Write out the material below exactly, beginning at the line that contains "How much distance" and ending with its last line, both ends included; write nothing else.

_ _ _ _

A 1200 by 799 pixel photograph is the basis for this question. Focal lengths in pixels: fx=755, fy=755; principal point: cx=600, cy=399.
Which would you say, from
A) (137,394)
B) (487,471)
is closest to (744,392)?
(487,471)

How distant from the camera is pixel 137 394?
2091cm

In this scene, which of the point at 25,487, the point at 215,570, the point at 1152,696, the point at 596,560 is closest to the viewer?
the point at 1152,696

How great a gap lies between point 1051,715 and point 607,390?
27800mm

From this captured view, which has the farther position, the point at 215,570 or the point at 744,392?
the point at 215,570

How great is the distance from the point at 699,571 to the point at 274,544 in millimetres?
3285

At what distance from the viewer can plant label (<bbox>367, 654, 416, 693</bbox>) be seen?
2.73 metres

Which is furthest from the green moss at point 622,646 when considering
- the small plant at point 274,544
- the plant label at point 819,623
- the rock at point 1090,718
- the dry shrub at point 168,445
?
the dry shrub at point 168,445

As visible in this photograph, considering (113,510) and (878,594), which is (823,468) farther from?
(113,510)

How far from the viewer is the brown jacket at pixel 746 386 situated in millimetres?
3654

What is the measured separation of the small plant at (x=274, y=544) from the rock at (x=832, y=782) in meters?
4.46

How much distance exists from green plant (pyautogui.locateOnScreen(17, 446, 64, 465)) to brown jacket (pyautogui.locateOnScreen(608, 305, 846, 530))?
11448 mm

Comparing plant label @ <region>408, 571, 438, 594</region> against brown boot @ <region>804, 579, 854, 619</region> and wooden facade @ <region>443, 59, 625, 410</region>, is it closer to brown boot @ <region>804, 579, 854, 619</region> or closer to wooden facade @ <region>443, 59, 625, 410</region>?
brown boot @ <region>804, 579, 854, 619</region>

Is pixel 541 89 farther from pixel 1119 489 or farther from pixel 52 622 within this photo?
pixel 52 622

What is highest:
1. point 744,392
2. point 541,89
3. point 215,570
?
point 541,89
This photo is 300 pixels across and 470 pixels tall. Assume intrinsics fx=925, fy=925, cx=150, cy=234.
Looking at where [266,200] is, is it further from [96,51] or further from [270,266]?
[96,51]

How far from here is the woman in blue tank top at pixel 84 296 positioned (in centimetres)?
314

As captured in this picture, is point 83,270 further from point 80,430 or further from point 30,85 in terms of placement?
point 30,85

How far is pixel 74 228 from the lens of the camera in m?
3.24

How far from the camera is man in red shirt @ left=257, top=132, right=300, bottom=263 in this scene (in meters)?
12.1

_ _ _ _

• SOLUTION TO THIS TASK
How much distance exists from green plant (pyautogui.locateOnScreen(17, 446, 64, 465)) to brown jacket (pyautogui.locateOnScreen(608, 305, 846, 530))?
11448 mm

Comparing plant label @ <region>408, 571, 438, 594</region> against brown boot @ <region>804, 579, 854, 619</region> and wooden facade @ <region>443, 59, 625, 410</region>, is it closer to brown boot @ <region>804, 579, 854, 619</region> or closer to wooden facade @ <region>443, 59, 625, 410</region>?
brown boot @ <region>804, 579, 854, 619</region>

Is pixel 541 89 farther from pixel 1119 489 or farther from pixel 52 622 within this photo?
pixel 52 622

What is highest:
1. point 744,392
2. point 541,89
3. point 215,570
?
point 541,89
This photo is 300 pixels across and 470 pixels tall. Assume intrinsics fx=925, fy=925, cx=150, cy=234.
Looking at where [266,200] is, is it further from [96,51] or further from [270,266]?
[96,51]

How far from here is the woman in blue tank top at pixel 84 296 positioned (in centimetres)?
314

As captured in this picture, is point 83,270 further from point 80,430 or further from point 30,85 in terms of placement?
point 30,85

How far is pixel 74 228 from the lens of the camera in m?
3.24

How far from the camera is man in red shirt @ left=257, top=132, right=300, bottom=263 in this scene (in meters)?
12.1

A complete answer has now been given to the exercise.